Workshop Proposal
CAIDA proposes to host a workshop to discuss a collaboration to
simultaneously solve three acute and growing problems facing the Internet:
a self-reported financial crisis in the Internet infrastructure provider
industry; a data acquisition crisis which has severely stunted the field
of network science; and a struggle for survival within emerging community
and municipal networks, who are in an ideal position to address the
first two problems but often lack resources and experience to make
informed operational decisions, and are also continually threatened by
incumbent-driven legislation.
The workshop will be a focused discussion on the viability and
requirements of a single proposed experiment: to build a cooperative
national backbone to connect select community and municipal networks
to each other, and to the global Internet. Peering would be conditionally
available to county, state, and federal government entities, academic
institutions, and community wireless initiatives. The conditions are
two-fold: (1) the attached networks must make select operational data
available to Internet technology and policy researchers under appropriate
legal data sharing frameworks; (2) the attached networks must agree to
cooperatively develop and abide by policies based on confirmed results
of empirical data analyses.
The proposed experiment -- Cooperative Measurement and Modeling of Open
Networked Systems (COMMONS) -- carefully addresses the three highlighted
problems, and without federal regulatory involvement, which is still
feared to be a cure worse than the disease(s) even by the regulators
themselves. First, by offloading from commercial providers the
responsibility for supporting Internet service delivery in unprofitable
areas, we will measurably improve the financial situation of these
providers. Second, COMMONS offers an unprecedented opportunity to
establish standards of scientific integrity in the field of Internet
research -- by providing rigorous empirical data against which to
validate theories, models and simulations.
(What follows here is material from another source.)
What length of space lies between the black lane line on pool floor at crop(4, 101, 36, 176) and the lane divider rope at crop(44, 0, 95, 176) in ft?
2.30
Furthermore, because the
COMMONS testbed will support public analysis of actual Internet traffic,
it will inform debates on increasingly important technical, economic,
policy, and social issues related to the Internet. Third, the COMMONS
project not only allows struggling community networks to cost-share a
financially daunting component of their operation, but it also provides
a forum for the cooperating networks and the research community to share
lessons learned with each other.
Workshop Budget
30 air travelers x $500 airfare $15,000
20 rooms x $225 $4,500
40 participants UCSD catering $4,500 based on recent workshop of ~39 attendees
UCSD IDC $2,453
$26,453
Indirect Costs (IDC)
UCSD indirect cost rate is 54.5% on modified total direct costs
(MTDC). MTDC excludes tuition remission, participant support,
equipment and the excess of $25,000 on subcontracts.